Were Four Corners Victims Biowar Casualties?
By John Horgan, Scientific American, November 1993

Could a mysterious disease that has taken at least 16 lives in the Four Corners region of the Southwest since this past May be related to the U.S. biological warfare program? In June, federal and state investigators blamed the outbreak on hantaviruses. Although hantavirus-related illnesses were unknown in the U.S. before this year, they have been studied by military and civilian researchers since the 1950s, when U.S. troops fighting in Korea became infected with a flulike disease that attacks the kidneys.

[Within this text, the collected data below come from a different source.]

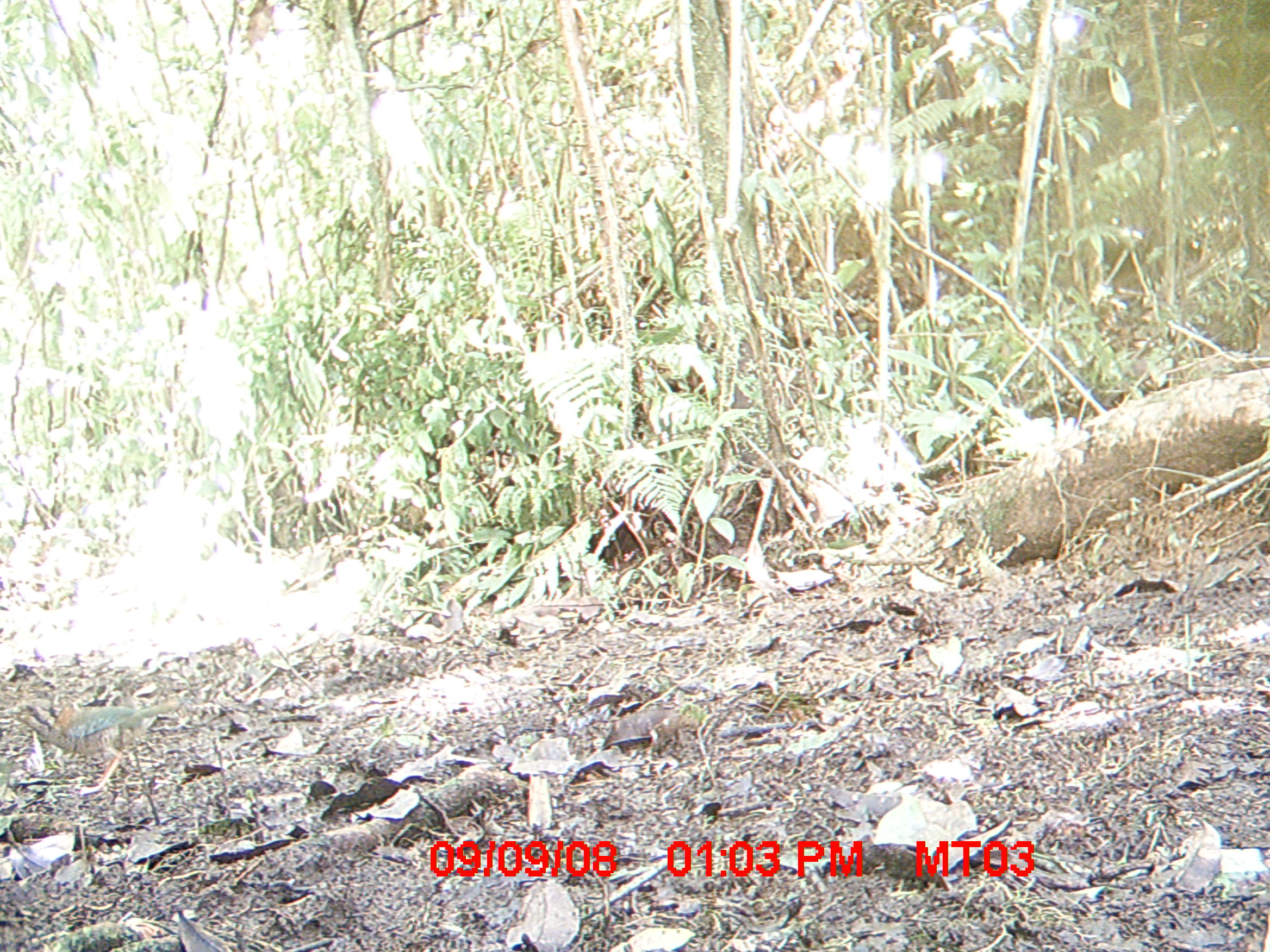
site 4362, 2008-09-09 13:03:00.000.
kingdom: Animalia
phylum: Chordata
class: Aves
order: Coraciiformes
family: Brachypteraciidae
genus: Brachypteracias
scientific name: Brachypteracias squamiger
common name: scaly ground-roller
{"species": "Brachypteracias squamiger (scaly ground-roller)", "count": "1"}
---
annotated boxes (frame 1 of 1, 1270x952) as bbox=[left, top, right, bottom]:
brachypteracias squamiger: bbox=[0, 695, 183, 795]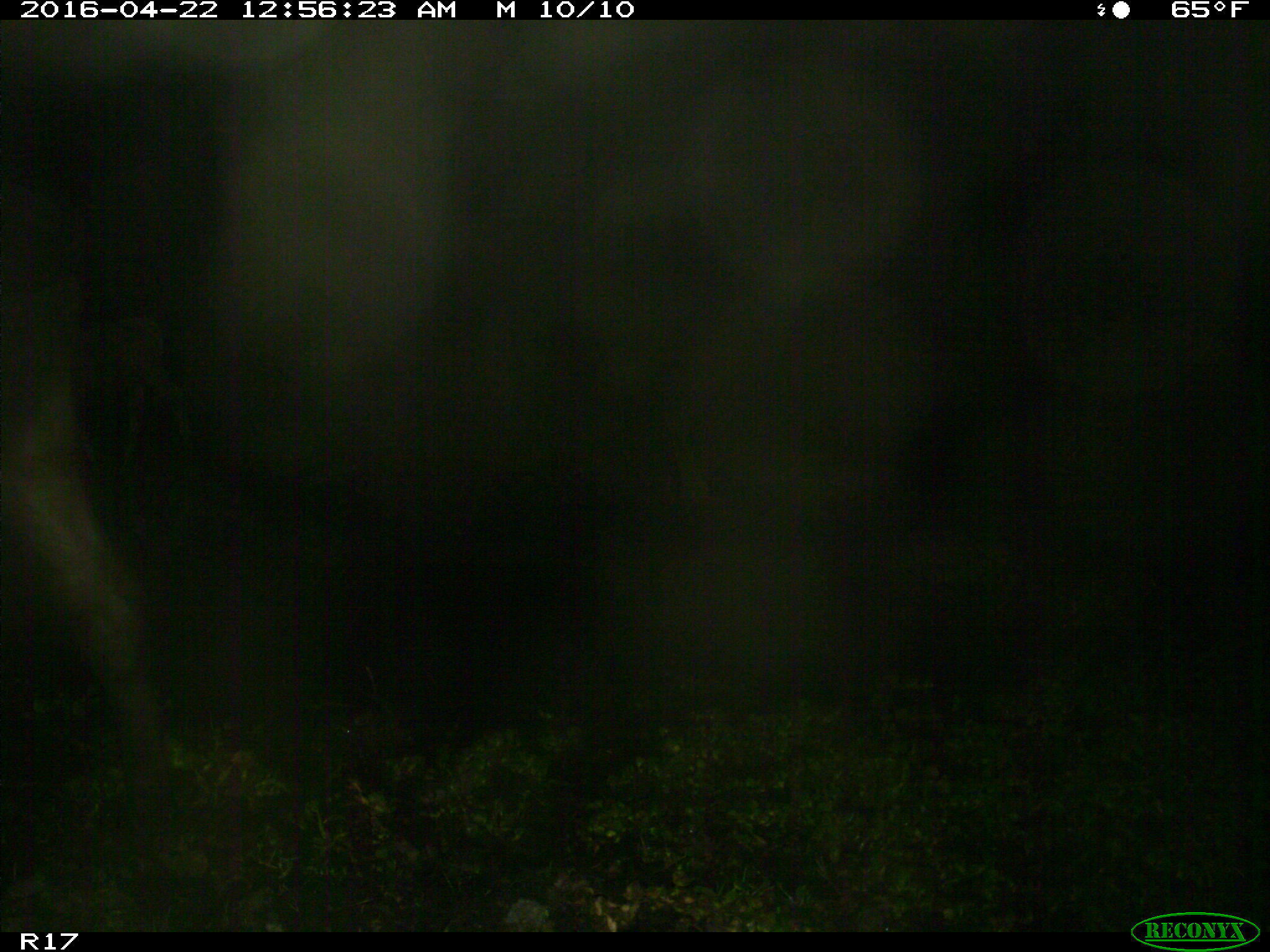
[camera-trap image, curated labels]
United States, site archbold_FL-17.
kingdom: Animalia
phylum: Chordata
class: Mammalia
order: Artiodactyla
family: Bovidae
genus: Bos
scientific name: Bos taurus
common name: domestic cow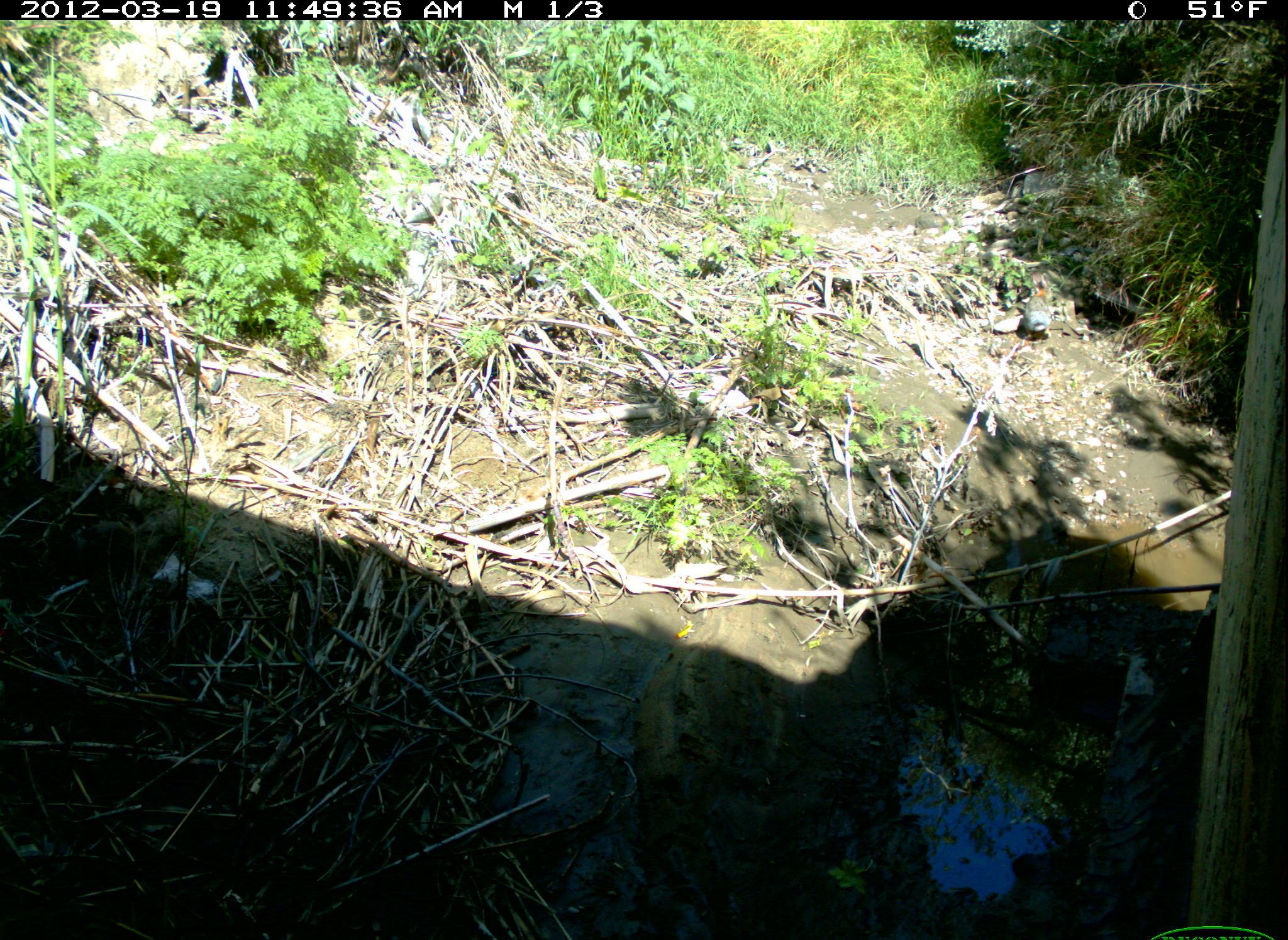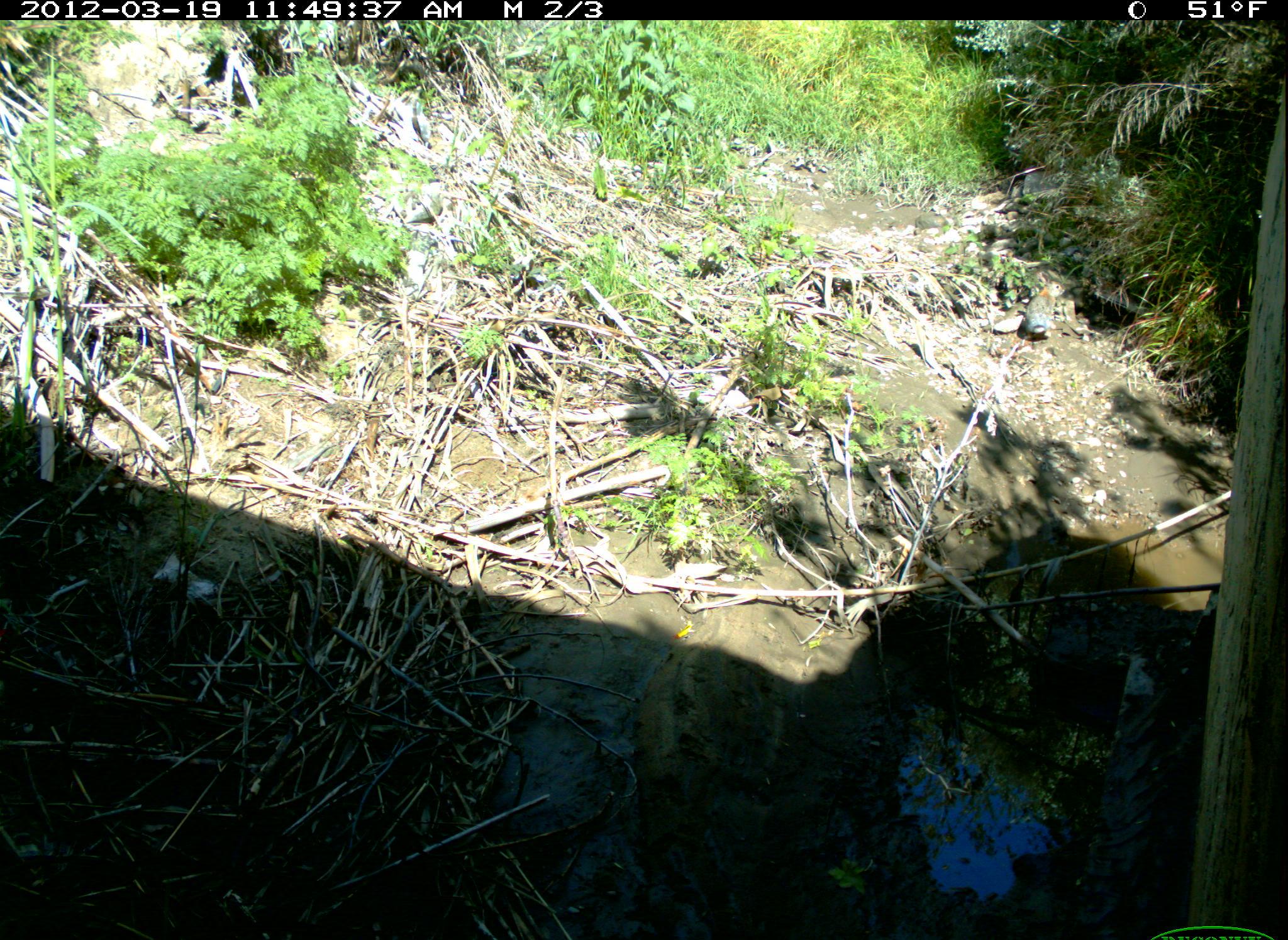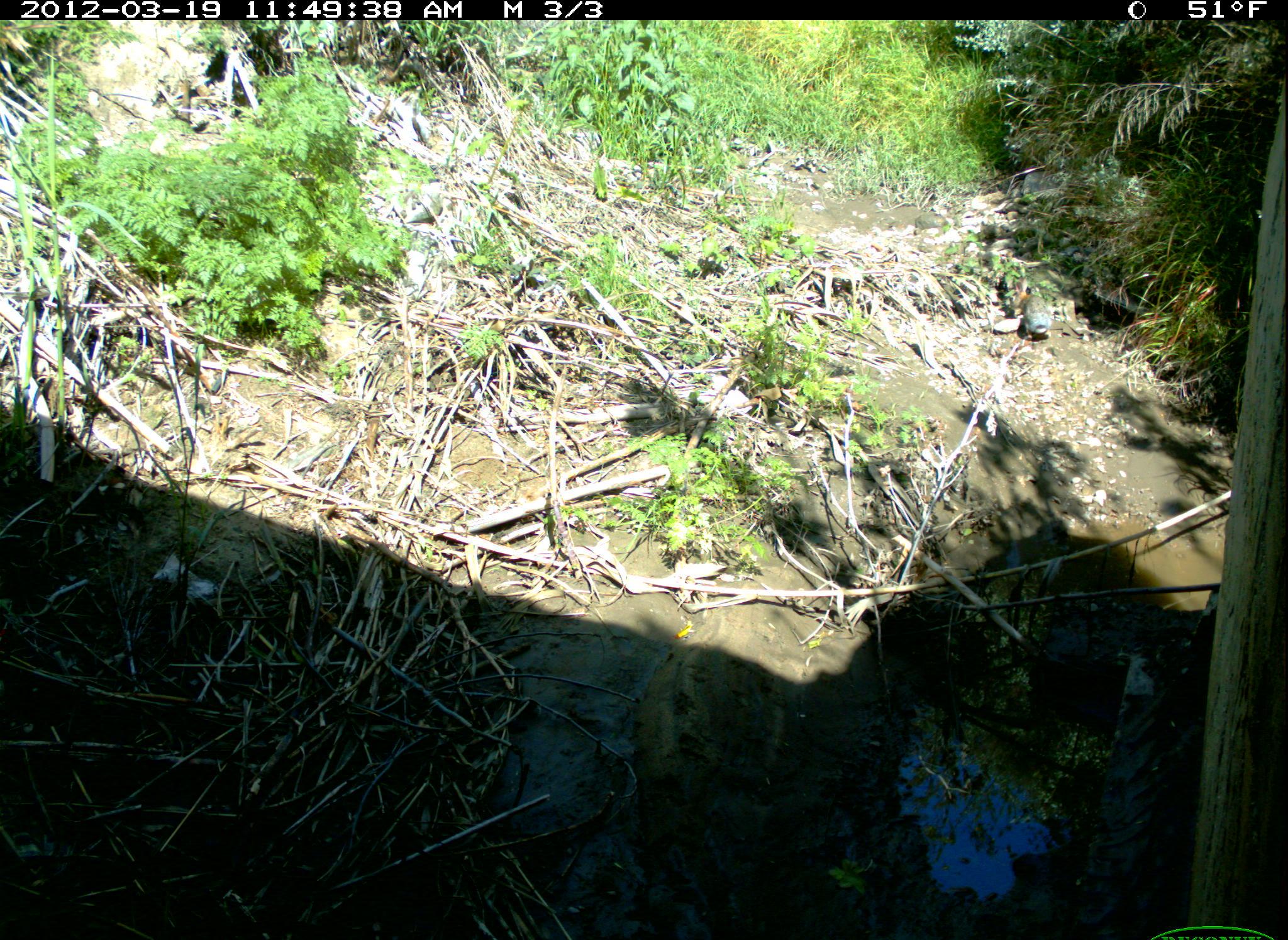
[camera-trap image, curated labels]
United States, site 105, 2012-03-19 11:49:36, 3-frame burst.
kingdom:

The virus, named after Korea's Hantaan River, is carried by rodents and is transmitted by airborne particles of the feces or urine of infected animals. The Four Corners illnesses were almost certainly caused in this way, asserts C. Mack Sewell, an epidemiologist for the state of New Mexico, who notes that the virus had previously been detected in deer mice in the area.
Rumors have nonetheless persisted among Native Americans and others in the Four Corners region that Fort Wingate, an army base near the epicenter of the epidemic, was somehow involved. In June, Senator Jeff Bingaman of New Mexico queried the Pentagon about possible biological warfare activities at the base. The Pentagon acknowledged that the fort was once used as a storage depot for chemical weapons but denied that biological weapons were ever held or tested there.

Yet Fort Wingate has served as a target site, or "impact zone," for missiles launched from other military bases, according to a former congressional investigator who requested anonymity. One possible launch site is the Dugway Proving Grounds in Utah, several hundred miles to the north. The army has conducted experiments at Dugway with both chemical and biological agents for decades. Dugway earned notoriety in 1968 when a jet aircraft from the site accidentally released nerve gas over a nearby ranch and killed thousands of sheep.

The investigator suggests that tests initiated at Dugway may have infected the Fort Wingate region with biological agents years ago. The epidemic may then have been triggered by demolition or other disturbances related to the decommissioning of Fort Wingate early this year.

There is also reason to doubt that all the Four Corners illnesses stemmed from hantavirus, the investigator notes. Fewer than half of the victims tested positive for hantavirus. Moreover, deaths were attributed not to kidney failure - the usual outcome of hantavirus infection - but from hemorrhaging of the lungs. Congress recently appropriated $6 million for a study of the Four Corners outbreak.

Whatever the conclusions of the study, the suspicion engendered by the accident shows the need for greater openness within - and perhaps demilitarization of - the biological defense program, argues Leonard A. Cole of Rutgers University, an authority on the history of biological warfare. "It would be in the army's interest to eliminate the conspiratorial attitude toward these outbreaks," he points out. This year, Congress required the Department of Health and Human Services to examine the feasibility of shifting some biological defense research from the army to the National Institutes of Health.